## [Отрывок]

◆ ◆ ◆ ◆ ◆ ◆ ◆

Тем не менее их сотрудничество — один из наиболее важных эпизодов в истории отдела и в деле изучения древнерусской культуры. По воспоминаниям Панченко, одно из «озарений» Никиты Хрущева, руководящего в то время страной, состояло в том, что главное — современность, прошлое изучать бессмысленно. Панченко вспоминает, как его сокурсники были изумлены, когда он принял приглашение Лихачева и поступил в Сектор древнерусской литературы: дело-то бесперспективное! То, что про «древность» забыли, шло отчасти на пользу, не терзали хрущевские «трепки», которые он устраивал во всех областях науки и искусства, от агрономии до живописи, а в лихачевском секторе можно было спокойно работать. Сектор не участвовал в печально известных хрущевских «кампаниях», не слишком рьяно искали среди знатоков Древней Руси «космополитов». Зато «Труды» отдела выходили беспрепятственно и ежегодно. Именно здесь Панченко «пришелся ко двору» и стал одним из крупнейших авторитетов, академиком. Конфликты были — особенно когда Панченко с рассказами о старой России тоже сделался вслед за Лихачевым «телезвездой». Но в основном их научные и человеческие принципы совпадали, и атмосфера в секторе была творческая, лишенная фальши и приспособленчества. «Никому не пришло в голову, — пишет Панченко, — написать работу „Маркс — Энгельс и древнерусская литература“. Сама атмосфера сектора просто не допускала этого».
Александр Панченко считает правильным, что «…мы не поддались и на левые вещи, например структурализм. Структурализм в Европе и Америке кончился в конце 1960-х». Лихачев, думаю, не был в этом вопросе так категоричен. Я знаю, что его аспирантом был Игорь Павлович Смирнов, занимавшийся как раз структурализмом, и работа их прервалась вовсе не по научным причинам, а по чисто внешним.

◆ ◆ ◆ ◆ ◆ ◆ ◆

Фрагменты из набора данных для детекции
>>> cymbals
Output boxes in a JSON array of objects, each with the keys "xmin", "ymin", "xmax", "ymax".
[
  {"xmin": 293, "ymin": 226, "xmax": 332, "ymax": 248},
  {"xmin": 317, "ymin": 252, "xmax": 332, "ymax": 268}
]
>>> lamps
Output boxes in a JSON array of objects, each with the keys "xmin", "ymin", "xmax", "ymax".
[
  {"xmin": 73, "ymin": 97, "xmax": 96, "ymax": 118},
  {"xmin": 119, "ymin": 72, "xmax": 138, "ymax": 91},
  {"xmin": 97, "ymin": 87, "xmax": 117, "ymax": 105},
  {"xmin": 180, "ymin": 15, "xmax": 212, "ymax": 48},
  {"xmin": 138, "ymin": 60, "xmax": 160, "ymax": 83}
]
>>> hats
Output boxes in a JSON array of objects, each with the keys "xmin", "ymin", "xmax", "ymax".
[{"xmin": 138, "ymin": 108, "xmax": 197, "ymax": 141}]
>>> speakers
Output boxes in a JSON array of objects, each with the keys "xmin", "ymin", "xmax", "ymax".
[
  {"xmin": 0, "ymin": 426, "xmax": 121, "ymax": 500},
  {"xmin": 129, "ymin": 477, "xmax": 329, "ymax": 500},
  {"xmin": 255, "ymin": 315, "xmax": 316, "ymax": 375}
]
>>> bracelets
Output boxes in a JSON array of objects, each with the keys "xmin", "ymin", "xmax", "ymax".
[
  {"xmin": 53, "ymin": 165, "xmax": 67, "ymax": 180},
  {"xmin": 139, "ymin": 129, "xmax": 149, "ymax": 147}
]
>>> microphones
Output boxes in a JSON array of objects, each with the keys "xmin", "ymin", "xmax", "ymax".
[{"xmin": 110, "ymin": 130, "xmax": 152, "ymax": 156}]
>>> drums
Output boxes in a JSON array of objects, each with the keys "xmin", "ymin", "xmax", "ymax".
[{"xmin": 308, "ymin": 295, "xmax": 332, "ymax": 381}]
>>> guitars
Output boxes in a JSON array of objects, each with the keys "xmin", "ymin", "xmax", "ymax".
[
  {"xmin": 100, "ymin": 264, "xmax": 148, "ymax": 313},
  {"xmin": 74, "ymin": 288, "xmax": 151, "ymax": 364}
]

◆ ◆ ◆ ◆ ◆ ◆ ◆

## [Задание]
Подхватите отрывок о Лихачеве и Панченко и допишите к нему продолжение, которое начинается сразу после его последней фразы.

## [Правильный ответ]
Конечно, разногласия в секторе были, но, в основном, чисто научные, разногласия интеллигентных людей, без подсиживания и подлостей. Лихачева и Панченко соединяло и то, что отец Панченко тоже работал здесь, был ученым секретарем института, и погиб на войне, и что Панченко-младший еще мальчиком был в эвакуации в Казани рядом с Лихачевым, копал картошку, и однажды по протекции Лихачева получил в какой-то комиссии детские калоши. «Калошики» Панченко всегда помнил.
«Это не значит, — вспоминает Понырко, — что у нас была тишь да благодать. Еще какие баталии случались, к примеру, при столкновении мнений извечных „противников“ — А. М. Панченко и Я. С. Лурье, когда они начинали высказывать свои суждения о состоявшемся докладе. Яков Соломонович смотрел на многое через призму своего „ренессансного“ мировоззрения… А Александр Михайлович опровергал его с аввакумовским темпераментом».
В организации и руководстве сектором Лихачев проявлял во все времена удивительную твердость и независимость от каких-либо указаний или даже «веяний». Так, Яков Соломонович пришел к нему в самый разгар борьбы с «космополитизмом», уволенный с прежней работы именно как «космополит»… И Лихачев после короткого с ним разговора взял его в сектор!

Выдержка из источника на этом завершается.